Eh? for what? with risking the "what have the Romans ever done for us", what has manned space travel ever done for us?
1. Used huge amounts of fossil fuels both directly and indirectly to put a spaceship up
2. Wasted massive amounts of cash purely for political reasons
Oooohhh... Mars or Cassini could human support life.... no they couldn't (no atmosphere)
OK, we'll build a biosphere then.... OK why not the moon then? oh, apart from the fact that it cost billions to build the ISS and that's not even self sustaining let alone set down on another moon/planet, imagine trying to build something like the size of the Eden project on the moon, if you thought the ISS was expensive, then imagine trying to build something as big as that and send it to somewhere like Mars, it would take 9 months to get there, with a 26 month launch window you'd want to send as much as possible in one go, but big don't land so well, so multiple landers required, even bigger!

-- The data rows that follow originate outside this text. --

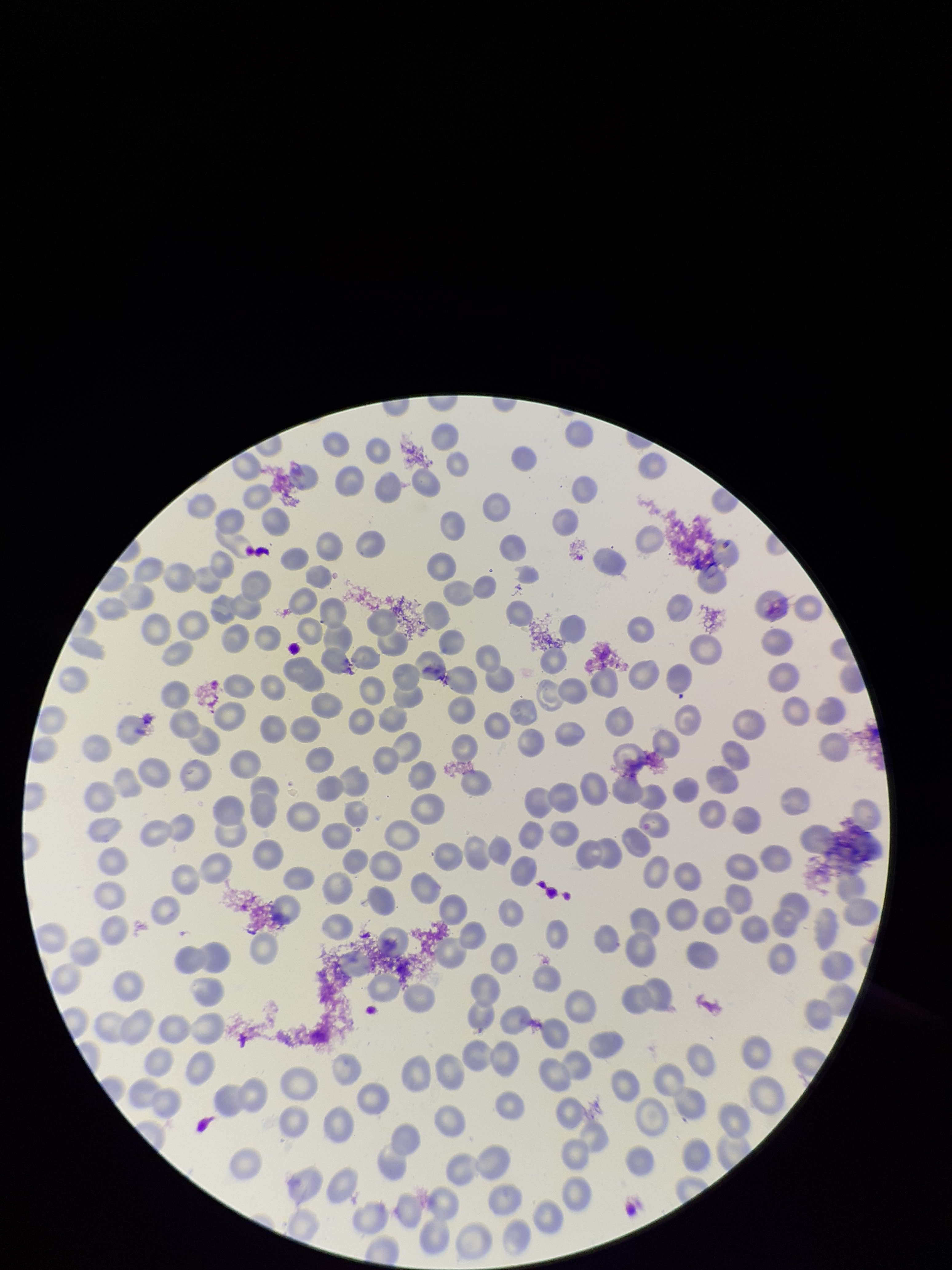
red blood cell count = 247
capture = smartphone photograph through the microscope eyepiece
parasitized red blood cell count = 0
stain = Giemsa
patient malaria status = negative
image size = 952×1270 pixels
parasitized red blood cells = none identified
preparation = thin smear
field of view = single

So, best will in the world it would take decades to get a biosphere set up just on the moon, to support 5, maybe 10 people? what happens when the biosphere needs physical maintenance, the equipment would have to come from earth (otherwise where would you get the raw materials? the rare earth metals, plastics, hell, iron? or are you going send a smelting works too?), the moon would be an achieveable, hidiously expensive white elephant, Mars just about possible for an 22 month*, small team, obscenely risky/expensive return jaunt (start building in about 10 years, and another 10 years to get everything you need into space, then another 10 years to replace the worn out stuff, then another 10 years to replace the legacy equipment etc. etc.).
>the advancement of the human species into space.
It's bollocks and will remain so for the foreseeable future, unmanned=good, manned=stupid
Unless we invent warp drive and find a planet with comparable environment to earth then maybe we should spend the effort looking after earth instead?
Where's the foetus going to gestate? You going to keep it in a box?!
*9+9 +4 months waiting for the return window, miss it and you'll never catch the earth.